I am burdened for the people of the Coachella Valley. Watching people come to our church and seeing them grow closer to God gives me an incredible sense of belonging. I wouldn’t trade my experiences with Rooftop 519 for anything. Thank you Jesus for your divine leading. May I continue to be your willing servant.
Devoted husband, loving father, friend… a true follower of Christ.
Minutes ago, my dad breathed his last. This brief blog will give you insight into my relationship with my father.
Born during the throes of the Great Depression, my dad grew up among the hard-working blue-collar class in Eastern Washington. He is the younger brother of two siblings; a brother who drowned at nine years of age and a sister who succumbed to cancer about ten years ago.
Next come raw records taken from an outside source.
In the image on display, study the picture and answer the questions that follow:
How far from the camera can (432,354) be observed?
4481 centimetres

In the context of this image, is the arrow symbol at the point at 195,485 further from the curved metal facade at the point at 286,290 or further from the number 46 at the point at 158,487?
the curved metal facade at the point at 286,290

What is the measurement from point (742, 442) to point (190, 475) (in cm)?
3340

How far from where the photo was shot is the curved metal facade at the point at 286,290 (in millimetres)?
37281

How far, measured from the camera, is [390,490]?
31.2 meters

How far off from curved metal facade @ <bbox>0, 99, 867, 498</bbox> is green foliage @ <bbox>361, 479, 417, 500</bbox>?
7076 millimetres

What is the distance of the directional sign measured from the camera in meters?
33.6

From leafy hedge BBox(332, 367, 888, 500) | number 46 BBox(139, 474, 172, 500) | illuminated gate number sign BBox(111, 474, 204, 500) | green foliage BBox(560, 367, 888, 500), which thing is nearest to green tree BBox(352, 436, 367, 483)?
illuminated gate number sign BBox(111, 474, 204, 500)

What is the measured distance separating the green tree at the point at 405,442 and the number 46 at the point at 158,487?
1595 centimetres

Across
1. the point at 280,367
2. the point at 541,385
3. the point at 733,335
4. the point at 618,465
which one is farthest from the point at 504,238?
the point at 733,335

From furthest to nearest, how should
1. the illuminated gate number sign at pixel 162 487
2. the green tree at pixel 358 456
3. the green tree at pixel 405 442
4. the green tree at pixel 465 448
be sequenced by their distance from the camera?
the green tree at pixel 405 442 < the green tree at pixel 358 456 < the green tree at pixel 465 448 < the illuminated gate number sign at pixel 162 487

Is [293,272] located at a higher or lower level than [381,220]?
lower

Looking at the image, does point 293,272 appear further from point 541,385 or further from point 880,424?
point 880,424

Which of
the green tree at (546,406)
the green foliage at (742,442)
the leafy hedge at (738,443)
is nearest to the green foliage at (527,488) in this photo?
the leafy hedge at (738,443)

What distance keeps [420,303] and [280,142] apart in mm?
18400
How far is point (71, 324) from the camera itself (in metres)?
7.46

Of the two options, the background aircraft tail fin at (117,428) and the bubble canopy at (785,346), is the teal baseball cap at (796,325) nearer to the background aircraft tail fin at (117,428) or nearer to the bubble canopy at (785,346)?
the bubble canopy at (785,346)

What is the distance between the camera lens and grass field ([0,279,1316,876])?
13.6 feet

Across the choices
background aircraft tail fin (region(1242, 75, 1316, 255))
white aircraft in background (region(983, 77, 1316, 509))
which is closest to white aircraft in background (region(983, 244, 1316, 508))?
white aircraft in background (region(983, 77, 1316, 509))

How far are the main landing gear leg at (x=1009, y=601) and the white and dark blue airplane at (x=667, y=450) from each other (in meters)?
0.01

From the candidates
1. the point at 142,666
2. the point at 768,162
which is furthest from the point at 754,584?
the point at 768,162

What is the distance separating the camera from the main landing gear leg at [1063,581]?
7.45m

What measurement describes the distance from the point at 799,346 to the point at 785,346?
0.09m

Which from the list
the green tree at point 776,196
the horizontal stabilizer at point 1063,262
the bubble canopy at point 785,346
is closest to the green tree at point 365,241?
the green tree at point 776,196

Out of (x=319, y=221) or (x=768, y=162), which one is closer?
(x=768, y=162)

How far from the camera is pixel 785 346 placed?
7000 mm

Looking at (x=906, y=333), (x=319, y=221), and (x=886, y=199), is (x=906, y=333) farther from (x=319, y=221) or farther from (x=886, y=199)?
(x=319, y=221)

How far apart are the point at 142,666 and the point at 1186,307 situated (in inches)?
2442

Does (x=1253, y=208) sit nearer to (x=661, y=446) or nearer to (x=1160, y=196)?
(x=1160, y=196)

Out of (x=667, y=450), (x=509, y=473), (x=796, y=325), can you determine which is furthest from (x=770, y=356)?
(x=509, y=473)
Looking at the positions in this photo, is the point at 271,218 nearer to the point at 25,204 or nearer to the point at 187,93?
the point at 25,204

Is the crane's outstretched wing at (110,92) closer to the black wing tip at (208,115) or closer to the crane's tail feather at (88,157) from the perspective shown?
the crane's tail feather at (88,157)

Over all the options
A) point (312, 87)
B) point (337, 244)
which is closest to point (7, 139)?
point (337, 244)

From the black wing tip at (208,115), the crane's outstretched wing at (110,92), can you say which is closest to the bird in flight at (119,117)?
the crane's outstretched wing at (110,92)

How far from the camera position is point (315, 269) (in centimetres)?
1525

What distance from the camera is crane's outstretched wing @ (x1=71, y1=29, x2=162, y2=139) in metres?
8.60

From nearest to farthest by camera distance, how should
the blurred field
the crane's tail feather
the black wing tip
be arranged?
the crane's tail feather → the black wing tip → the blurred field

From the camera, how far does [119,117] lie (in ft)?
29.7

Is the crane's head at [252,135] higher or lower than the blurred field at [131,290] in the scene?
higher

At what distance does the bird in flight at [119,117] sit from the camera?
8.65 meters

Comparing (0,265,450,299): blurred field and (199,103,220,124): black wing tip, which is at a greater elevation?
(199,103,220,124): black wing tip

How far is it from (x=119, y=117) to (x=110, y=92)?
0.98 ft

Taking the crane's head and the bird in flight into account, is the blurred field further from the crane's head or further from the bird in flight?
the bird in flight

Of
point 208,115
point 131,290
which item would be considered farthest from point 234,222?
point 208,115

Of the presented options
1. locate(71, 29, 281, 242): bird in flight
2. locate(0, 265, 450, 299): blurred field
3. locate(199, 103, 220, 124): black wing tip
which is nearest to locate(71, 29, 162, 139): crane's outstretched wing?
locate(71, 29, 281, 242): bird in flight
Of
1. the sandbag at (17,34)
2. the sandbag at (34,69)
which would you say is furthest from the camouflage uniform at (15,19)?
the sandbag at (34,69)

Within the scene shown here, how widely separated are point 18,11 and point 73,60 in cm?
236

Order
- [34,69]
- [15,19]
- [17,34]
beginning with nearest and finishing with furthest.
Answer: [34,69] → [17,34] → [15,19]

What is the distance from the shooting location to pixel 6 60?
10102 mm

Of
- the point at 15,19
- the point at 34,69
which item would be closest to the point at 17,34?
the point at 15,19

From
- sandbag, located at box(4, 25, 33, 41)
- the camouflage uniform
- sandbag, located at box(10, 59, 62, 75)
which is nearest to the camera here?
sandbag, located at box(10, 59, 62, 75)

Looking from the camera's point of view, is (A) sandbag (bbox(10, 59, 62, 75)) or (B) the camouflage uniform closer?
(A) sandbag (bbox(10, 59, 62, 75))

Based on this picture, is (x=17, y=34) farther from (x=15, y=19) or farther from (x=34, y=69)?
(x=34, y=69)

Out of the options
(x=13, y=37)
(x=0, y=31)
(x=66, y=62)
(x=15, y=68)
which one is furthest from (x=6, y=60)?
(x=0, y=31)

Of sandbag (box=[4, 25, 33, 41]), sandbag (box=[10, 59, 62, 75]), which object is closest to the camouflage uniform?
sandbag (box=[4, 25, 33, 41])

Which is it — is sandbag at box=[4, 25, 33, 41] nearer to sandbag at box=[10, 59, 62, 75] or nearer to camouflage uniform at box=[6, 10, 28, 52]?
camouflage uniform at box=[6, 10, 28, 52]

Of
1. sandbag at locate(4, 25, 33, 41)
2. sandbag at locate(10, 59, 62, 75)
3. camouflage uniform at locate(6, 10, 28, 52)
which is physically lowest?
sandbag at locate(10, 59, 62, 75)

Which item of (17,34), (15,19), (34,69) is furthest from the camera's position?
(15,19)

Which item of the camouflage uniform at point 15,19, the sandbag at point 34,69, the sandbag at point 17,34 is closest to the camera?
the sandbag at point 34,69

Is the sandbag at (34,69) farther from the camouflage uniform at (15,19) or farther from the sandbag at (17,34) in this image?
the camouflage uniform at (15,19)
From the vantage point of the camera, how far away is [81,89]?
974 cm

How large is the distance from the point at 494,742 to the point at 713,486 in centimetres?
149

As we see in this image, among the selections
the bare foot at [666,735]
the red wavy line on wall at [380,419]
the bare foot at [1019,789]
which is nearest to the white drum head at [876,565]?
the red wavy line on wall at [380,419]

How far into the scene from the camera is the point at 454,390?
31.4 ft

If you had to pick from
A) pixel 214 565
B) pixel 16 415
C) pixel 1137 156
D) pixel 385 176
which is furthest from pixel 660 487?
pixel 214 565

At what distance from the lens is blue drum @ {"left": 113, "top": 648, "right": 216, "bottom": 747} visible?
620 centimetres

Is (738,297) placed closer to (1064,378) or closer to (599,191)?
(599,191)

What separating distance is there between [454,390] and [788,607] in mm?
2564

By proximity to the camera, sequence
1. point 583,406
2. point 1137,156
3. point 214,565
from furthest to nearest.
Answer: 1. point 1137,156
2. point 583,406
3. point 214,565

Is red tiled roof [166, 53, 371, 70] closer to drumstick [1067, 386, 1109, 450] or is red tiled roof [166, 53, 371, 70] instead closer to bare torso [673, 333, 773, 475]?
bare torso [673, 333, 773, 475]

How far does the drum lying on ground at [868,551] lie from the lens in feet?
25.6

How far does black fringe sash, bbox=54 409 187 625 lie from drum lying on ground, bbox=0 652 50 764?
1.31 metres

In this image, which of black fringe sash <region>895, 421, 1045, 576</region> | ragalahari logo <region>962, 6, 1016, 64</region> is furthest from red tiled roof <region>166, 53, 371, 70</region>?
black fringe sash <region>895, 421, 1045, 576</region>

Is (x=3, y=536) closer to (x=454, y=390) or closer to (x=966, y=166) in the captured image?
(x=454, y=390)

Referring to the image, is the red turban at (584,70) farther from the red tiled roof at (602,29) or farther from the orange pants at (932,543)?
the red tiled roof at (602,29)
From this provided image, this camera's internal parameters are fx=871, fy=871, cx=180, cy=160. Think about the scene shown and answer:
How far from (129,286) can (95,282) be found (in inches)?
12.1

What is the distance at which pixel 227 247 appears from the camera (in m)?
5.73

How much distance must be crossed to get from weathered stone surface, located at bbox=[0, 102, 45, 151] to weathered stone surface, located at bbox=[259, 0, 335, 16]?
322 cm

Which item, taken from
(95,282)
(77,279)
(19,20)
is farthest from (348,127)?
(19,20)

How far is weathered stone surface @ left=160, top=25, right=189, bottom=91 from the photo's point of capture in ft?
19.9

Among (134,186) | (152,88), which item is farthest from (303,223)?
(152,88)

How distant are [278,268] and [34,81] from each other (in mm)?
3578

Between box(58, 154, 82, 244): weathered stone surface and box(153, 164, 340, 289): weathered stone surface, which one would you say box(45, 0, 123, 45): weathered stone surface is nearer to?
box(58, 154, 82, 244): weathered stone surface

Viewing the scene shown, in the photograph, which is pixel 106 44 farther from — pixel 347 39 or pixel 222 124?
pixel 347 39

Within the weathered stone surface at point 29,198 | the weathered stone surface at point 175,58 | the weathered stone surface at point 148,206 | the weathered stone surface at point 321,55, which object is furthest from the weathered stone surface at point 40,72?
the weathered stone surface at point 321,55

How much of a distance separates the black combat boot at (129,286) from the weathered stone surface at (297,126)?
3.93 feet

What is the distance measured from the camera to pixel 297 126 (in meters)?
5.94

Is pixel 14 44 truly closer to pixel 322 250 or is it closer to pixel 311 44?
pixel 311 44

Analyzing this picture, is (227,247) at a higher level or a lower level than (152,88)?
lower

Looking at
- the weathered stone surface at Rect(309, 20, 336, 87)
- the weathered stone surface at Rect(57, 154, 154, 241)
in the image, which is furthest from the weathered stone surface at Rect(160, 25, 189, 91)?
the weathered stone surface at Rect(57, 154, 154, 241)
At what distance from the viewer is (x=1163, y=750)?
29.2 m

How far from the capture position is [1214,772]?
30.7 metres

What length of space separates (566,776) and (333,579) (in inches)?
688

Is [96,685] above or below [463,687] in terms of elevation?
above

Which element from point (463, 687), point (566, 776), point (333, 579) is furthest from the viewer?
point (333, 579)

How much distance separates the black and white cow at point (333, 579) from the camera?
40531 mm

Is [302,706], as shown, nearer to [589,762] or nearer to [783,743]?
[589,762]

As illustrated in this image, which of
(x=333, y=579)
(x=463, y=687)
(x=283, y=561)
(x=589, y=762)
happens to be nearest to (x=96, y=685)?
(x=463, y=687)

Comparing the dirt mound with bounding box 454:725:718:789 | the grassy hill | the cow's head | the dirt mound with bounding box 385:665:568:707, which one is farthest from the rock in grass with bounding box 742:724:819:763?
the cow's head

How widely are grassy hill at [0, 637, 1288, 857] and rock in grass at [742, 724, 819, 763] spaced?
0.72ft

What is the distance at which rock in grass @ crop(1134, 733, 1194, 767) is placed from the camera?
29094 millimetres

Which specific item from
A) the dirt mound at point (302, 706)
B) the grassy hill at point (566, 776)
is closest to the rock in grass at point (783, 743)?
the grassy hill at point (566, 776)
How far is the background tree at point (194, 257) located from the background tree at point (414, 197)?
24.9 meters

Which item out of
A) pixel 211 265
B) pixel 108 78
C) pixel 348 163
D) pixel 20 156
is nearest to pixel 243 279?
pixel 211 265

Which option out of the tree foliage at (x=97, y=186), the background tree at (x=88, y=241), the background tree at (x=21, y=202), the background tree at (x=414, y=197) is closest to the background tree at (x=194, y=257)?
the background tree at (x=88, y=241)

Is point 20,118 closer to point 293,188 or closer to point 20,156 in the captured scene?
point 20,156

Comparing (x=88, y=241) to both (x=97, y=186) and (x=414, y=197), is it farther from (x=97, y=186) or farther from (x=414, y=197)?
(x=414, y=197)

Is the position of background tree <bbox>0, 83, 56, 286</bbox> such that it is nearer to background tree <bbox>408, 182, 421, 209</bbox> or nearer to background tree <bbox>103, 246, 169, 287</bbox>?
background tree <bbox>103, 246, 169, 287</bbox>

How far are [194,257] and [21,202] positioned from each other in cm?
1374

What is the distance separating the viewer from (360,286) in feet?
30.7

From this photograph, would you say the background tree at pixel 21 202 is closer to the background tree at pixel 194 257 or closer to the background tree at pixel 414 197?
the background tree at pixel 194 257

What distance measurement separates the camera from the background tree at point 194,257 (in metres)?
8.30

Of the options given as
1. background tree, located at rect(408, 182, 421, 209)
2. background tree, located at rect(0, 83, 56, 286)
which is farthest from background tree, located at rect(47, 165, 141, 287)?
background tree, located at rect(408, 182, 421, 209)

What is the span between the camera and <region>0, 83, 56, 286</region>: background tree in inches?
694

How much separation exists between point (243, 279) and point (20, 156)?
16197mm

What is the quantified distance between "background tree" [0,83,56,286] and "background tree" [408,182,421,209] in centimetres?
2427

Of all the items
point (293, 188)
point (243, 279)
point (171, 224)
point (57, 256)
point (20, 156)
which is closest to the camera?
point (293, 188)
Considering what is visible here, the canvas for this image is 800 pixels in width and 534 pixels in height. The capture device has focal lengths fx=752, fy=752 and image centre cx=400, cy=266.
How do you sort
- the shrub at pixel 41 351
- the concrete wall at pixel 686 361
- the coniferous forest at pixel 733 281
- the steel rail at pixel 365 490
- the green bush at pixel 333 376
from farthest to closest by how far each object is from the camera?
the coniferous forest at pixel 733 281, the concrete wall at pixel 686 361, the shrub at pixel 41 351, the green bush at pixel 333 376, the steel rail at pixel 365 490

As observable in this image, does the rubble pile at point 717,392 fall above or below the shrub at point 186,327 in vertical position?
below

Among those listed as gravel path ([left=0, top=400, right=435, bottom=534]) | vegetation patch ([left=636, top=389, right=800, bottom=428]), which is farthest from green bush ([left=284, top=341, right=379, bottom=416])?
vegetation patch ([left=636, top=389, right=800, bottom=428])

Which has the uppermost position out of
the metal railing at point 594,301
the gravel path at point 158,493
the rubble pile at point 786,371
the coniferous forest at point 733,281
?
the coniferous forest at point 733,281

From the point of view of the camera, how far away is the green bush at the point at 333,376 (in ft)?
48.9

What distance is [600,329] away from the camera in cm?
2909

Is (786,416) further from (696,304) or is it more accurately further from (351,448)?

Rex D. Manley was a racehorse owner, Air Force radar tech during the Korean War, salesman, business owner and dedicated volunteer at Northwest Foursquare Church (probably his favorite job).
One of my favorite stories is when my dad was in eighth grade. He and my grandpa cleared forty acres of trees for planting. Every hour after school, and every hour of every Saturday was committed to unimaginably difficult work. Years later, my grandfather apologized for working his 14 year old son so hard. My dads response was, “You didn’t hurt me one bit.”
Towards the end of his high school years, my dad bought a racehorse that had been kicked by its mother. The owners thought it was worthless. My dad loved that horse and trained it to race. The first time the bells went off, the horse froze. It had a late start out of the gate, and yet it managed to best six of the other seven horses.
The horse figured out how to get out of the gate on time, and it went on to take first place in the next 11 races. That equated to a little over $2,000 in winnings for my dad. Not a bad take for an eight-dollar horse.
More than the money, that horse helped to create a significant transformation in my dad. Until this fortuitous relationship, my dad was unusually shy. He would avoid new relationships at just about all costs. People scared him to no end. The life of a racehorse owner did more than bring him out of his shell. It launched him into the (very intimidating) limelight.
A quick rabbit trail: What does an 18 year old do with $2k? He walked into the Ford dealership to buy a brand new car. What does an 18 year old with $2k who gets snubbed by the Ford salesman do? He walks across the street to the Chevrolet dealership and plops down a wad of cash for his brand new car.
My parents were married for over 20 years when I was born. They had four kids in 10 years and one more (me) after another decade had past. I have known the blessing of a very good man I called “dad”. He made many sacrifices for my benefit, including sending me to a Christian school and teaching me a solid work ethic (it didn’t hurt me one bit either).
Dad hit his head almost exactly a year ago. A brain bleed caused a traumatic brain injury. It frustrated him to no end that he couldn’t make the rounds at the food bank. His body completely failed him, and he shared with me how badly he wanted to be with Jesus.
One of the highlights for my dad over the last year was listening to the stories of me being a part of Rooftop 519 and becoming a Pastor . He would introduce me to his nurses as “The Pastor” or, “Mr. President”. He lived his life vicariously through me, pouring in encouragement and advice every time we met.
He’s with Jesus now, leaving behind a legacy of great relationships with friends and family. Thank you, Dad. I love you and we will all miss you. Until we meet again.